私がポカーンとしていると先生が「今日、勉強分かった?」っと言い直してくれた。
「すこしだけ、分かる」
その後先生は少し質問すると、頷いて言った。
「とにかく、単語を覚える事からですね。単語、覚える」
「分かりました」
まぁ、そりゃそうだよね。分かってたけどさ…… 大丈夫、私はちゃんと進歩してる。地道に覚えてくしかないんだ、がんばろう。
「聞くだけでも、だんだん覚えていくものです。焦らずにいきましょう。聞く、覚える、大丈夫」
先生が普通に話してから、簡単に単語で話してくれるのがありがたい。分からないからって、簡単な単語だけで話してたら語彙も増えないしね。

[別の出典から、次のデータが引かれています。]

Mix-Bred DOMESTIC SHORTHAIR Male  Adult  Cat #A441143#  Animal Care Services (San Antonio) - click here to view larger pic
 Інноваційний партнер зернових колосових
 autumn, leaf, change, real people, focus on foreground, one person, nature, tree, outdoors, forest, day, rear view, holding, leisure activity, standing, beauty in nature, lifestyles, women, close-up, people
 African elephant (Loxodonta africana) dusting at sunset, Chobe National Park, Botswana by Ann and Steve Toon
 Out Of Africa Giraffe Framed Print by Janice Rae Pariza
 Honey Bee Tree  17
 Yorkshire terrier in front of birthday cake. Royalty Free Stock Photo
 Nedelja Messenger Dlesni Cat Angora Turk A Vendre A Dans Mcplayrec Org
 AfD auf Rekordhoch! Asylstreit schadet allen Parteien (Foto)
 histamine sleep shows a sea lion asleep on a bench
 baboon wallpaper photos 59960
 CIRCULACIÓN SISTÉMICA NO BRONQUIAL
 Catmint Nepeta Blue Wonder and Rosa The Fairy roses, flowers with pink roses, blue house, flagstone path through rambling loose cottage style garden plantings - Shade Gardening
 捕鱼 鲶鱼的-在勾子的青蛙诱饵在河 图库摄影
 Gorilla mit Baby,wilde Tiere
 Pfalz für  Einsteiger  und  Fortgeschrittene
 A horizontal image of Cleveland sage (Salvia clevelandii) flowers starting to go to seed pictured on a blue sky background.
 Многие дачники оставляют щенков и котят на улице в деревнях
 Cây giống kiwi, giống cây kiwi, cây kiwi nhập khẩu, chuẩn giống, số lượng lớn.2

「ワラドさんはやはり文字を覚えた方が良いですね。幸い術詞の書物は沢山ありますし、視覚で覚える事で、術詞の組み立ても早くなります。それに、丸暗記では多様な状況に対応出来ませんからね。お二人共、千里の道も一歩からからと申します、こつこつやっていきましょう。二人とも、少しずつ、勉強する」
「「はい」」
キャラ先生って素晴らしいね。落ち着いてて、優しくてしっかりしたジェントルマンって感じ。そう、翻訳魔法がない限り地道にやっていくしかないんだ。
私は決意を新たに勉学に励んだ。
◆◇◆
その日の晩、夕食の席で学校がどうだったのかを聞かれた私は必死に話した。
「キャラヒネン先生、分かるやすい。普通、話す。あと、簡単、話す。良いです」
うんうん頷きながら聞いていたフィナちゃんが、嬉しそうに話し出した。
「
私の中ではおっさん好きの疑惑があるフィナちゃんが、またおかしなことを言い始めた。キャラ先生はおじいちゃんですよ?フィナちゃんにとって何歳までおじ様なん?
「キャラヒネン老師は清廉なお方だ。だからこそ、お前を任せたのだ。存分に学が良い」
おっさん1号ことサヒラーさんが、何か難しいことを言い始めた。先生とまなぶしか分からんし! これからは皆さん、キャラ先生方式でお願いします。
「皆さん、ふつう話す。あと、簡単、はなすお願いします」
「分かりました」
「分かった」
快諾感謝です。あ、そう言えばサヒラーさんに聞きたいことがあったんだよね。
「ソラ、サヒラー様のなか、はいる?チビ、ワラドなかはいる、しました」
「中に?銀狼が隠遁したのか?まだ子どもの姿だったというのに、能力は高いのだな。ソラも隠遁ならお手の物だぞ、ほれ」
サヒラーさんはまたくむくむ言って肩に居たソラちゃんを消してみせた。
なぃぃーーー。そんな当然の技能なの?ってか、何言ってるのかわからんし!キャラ先生式プリーズ。
「あと、簡単、いう、お願いします」
「ああ、すまんすまん。魔獣、消える、出来る。能力、ある」
あれがデフォなのか……便利だな! 魔獣。
はっ、もしかしてみうも?! あとで試させて貰わなくては。じゃあ、うり坊エルはどうなの?ただのうり坊にしか見えなかったけど。
「エル、魔獣?」
「ああ、あれは元々はただの獣だが、今は神性を持つ立派な魔獣だぞ。お前がそうしたのだろう。昔エル獣、ユウナ出す、今魔獣」
私が出したら皆魔獣になるの?あ、みうは違うよね?池から出てきたんだし。
「みう魔獣?」
「あれは相当神性が高い、なかなかの格だ。アミルが助かったのは間違いなくあ奴のお陰だ。みう神性強い、魔獣」
えっ、神? てか、みう魔獣なの? 食っちゃ寝毛繕いしてるのに。アンビリーバボー!!